E’ vero, Venom nel 2018 era stata una vera e proprio delusione, ma credevo sarebbe stato difficile fare di peggio, anzi mi aspettavo che la produzione – visti gli ottimi incassi – correggesse il tiro e lavorasse su ciò che nel primo film non aveva funzionato. In questo senso le premesse erano buone: Andy Serkis alla regia (il taglio adulto del suo “Mowgli” ne aveva rivelato il potenziale dietro la macchina da presa), la conferma di Woody Harrelson nel ruolo del serial killer Cletus Kasady e un design del simbionte scarlatto accattivante. E un titolo “La furia di Carnage” che faceva sperare “beh, può funzionare”.
Invece entrando in sala anche le più rosee aspettative si sciolgono come neve al sole.

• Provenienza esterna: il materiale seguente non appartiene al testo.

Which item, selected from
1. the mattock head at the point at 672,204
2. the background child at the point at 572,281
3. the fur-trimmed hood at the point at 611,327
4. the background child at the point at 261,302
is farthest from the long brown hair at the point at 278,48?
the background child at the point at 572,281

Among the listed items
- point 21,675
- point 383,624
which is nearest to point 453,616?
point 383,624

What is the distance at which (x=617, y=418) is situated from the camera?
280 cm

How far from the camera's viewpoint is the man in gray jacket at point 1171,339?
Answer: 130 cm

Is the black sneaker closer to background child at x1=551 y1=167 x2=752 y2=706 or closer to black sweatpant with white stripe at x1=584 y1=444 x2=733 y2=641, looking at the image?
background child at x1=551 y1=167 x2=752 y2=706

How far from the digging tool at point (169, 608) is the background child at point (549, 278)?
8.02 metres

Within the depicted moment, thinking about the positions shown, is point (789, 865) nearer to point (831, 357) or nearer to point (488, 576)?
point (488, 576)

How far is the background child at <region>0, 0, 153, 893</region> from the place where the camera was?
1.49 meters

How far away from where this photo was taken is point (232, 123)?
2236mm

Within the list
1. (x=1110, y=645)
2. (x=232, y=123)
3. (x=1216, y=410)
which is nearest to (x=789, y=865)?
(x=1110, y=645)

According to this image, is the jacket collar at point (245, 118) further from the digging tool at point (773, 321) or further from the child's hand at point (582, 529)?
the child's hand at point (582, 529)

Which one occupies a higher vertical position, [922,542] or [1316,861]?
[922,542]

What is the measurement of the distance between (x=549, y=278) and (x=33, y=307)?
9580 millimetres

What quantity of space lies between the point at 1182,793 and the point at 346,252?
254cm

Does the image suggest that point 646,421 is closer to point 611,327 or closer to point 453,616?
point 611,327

La Sony sembra aver gettato nel cestino tutto quel che in “Venom” poteva funzionare, riprendendo e amplificando tutto il resto: cominciamo proprio da Venom, di cui si è deciso di sotterrare tutta l’ambiguità morale trasformandolo in un “tenero gigione” che mangia pollame anziché cervelli (a due galline addirittura si affeziona) e ha velleità supereroistiche oltre che investigative. In aumento anche la percentuale di battutine nei battibecchi tra l’alieno ed Eddie Brock, che però somigliano a quelli di una coppia stile sit-com americana.

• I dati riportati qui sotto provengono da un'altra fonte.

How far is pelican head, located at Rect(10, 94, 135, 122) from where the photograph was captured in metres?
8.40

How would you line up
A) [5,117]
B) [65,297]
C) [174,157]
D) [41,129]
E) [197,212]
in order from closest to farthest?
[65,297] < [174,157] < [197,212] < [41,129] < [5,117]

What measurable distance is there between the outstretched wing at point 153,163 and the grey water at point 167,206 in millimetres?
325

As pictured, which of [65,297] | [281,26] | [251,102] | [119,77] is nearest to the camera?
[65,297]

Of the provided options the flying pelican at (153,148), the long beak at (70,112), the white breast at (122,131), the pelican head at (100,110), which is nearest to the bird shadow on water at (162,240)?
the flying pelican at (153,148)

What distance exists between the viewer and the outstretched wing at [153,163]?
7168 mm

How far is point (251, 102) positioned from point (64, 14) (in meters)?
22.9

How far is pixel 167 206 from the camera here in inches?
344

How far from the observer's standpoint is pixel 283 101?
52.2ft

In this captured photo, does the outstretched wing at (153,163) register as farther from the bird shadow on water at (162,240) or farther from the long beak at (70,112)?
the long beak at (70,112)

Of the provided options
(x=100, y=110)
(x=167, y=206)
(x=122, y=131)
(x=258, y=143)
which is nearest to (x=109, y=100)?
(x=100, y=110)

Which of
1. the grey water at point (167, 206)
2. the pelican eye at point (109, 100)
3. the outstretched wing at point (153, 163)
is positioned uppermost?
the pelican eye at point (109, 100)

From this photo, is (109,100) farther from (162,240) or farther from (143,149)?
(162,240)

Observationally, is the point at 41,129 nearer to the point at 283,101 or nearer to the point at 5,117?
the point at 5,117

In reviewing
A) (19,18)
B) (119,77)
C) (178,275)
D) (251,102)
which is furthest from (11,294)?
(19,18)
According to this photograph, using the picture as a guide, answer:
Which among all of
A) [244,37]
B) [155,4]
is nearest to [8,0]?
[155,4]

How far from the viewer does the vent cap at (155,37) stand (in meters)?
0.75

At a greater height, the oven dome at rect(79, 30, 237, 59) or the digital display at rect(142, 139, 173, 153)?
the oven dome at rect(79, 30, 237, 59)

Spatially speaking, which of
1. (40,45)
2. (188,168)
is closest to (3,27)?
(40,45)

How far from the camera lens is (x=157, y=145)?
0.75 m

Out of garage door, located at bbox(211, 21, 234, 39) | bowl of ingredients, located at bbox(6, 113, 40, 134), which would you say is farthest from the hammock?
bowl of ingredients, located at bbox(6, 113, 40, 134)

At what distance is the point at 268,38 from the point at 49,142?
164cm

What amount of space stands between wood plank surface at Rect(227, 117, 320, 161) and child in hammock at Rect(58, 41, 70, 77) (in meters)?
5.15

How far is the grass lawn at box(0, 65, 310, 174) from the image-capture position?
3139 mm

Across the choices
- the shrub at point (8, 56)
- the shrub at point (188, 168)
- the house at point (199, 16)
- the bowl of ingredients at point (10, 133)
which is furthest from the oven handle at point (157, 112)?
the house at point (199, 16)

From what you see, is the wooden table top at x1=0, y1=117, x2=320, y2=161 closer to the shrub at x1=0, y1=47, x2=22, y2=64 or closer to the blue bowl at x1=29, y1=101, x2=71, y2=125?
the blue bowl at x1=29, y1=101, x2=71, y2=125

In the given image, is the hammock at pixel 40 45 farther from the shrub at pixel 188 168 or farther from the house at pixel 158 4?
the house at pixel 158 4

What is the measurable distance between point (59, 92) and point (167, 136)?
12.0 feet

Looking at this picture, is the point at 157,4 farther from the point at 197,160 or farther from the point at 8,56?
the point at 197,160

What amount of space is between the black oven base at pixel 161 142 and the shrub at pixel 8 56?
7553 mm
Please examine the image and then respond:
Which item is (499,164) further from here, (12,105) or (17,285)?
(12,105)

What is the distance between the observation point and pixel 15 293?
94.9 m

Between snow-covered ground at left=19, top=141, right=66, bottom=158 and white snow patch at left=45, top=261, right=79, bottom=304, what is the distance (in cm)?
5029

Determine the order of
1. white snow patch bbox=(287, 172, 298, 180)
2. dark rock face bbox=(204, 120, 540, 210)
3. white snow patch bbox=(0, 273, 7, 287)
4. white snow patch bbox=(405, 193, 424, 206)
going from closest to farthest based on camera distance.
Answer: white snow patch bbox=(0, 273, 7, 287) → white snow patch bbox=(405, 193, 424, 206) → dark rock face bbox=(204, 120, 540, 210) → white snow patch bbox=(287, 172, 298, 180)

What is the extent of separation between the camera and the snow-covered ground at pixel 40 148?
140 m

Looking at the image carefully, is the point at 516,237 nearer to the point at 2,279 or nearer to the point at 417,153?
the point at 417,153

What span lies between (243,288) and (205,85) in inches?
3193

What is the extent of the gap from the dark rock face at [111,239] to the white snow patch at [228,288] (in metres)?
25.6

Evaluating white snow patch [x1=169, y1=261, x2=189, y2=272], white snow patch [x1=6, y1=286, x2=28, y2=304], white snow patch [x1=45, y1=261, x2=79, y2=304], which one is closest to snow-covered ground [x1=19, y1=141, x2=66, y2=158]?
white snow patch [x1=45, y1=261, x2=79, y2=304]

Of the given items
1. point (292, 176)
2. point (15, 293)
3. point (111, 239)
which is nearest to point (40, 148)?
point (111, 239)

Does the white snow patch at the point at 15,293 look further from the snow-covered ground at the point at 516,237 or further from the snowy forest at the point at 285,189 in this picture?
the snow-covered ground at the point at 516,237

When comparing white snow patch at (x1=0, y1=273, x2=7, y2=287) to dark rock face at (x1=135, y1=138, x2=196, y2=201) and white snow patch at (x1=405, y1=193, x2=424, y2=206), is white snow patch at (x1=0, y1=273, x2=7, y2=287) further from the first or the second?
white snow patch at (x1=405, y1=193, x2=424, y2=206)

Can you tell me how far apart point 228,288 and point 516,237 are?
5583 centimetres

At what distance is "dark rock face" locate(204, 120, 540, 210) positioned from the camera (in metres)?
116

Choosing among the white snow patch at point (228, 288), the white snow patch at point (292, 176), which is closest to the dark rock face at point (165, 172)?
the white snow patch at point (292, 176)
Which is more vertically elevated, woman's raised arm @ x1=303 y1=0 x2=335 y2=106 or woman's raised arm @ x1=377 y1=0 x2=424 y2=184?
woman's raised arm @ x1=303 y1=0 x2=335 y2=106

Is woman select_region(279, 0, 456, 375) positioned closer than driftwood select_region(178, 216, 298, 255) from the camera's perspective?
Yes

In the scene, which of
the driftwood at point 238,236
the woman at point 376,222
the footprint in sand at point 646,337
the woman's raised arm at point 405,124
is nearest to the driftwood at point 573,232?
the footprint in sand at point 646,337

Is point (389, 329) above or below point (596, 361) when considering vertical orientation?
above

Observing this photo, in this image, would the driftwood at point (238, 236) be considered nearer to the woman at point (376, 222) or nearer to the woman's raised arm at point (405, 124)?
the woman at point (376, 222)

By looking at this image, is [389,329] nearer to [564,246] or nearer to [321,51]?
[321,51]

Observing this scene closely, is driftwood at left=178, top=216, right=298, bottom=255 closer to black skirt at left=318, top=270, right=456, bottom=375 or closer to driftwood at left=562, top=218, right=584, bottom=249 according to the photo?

C’è anche un momento in cui la coppia si prende una pausa, e il simbionte a spasso della città che fa? Si sfoga mangiando cervelli, come ci si aspetterebbe dopo l’astinenza con Brock? No, si infila in una discoteca e fa un discorso da single in pausa di riflessione che non è mai saltato in mente a Pieraccioni nei suoi lavori peggiori.
Insomma, passi l’etichetta di “protettore letale” insistentemente ripetuta per tutta la durata del film, ma qui di letale c’è ben poco, il nostro Mangiacervelli ormai è più innocuo di Cattivik.
Torniamo a Kasady: la partenza in cella e l’atmosfera alla Hannibal Lecter inizialmente sembrano funzionare, l’assassino parla del suo passato e promette tanto per il futuro, ma poi arriva il momento del contatto con il simbionte (che nasce da un morso, unico momento del film in cui si vede un po’ di sangue) e da quel momento le cose iniziano a peggiorare, ma solo per noi spettatori.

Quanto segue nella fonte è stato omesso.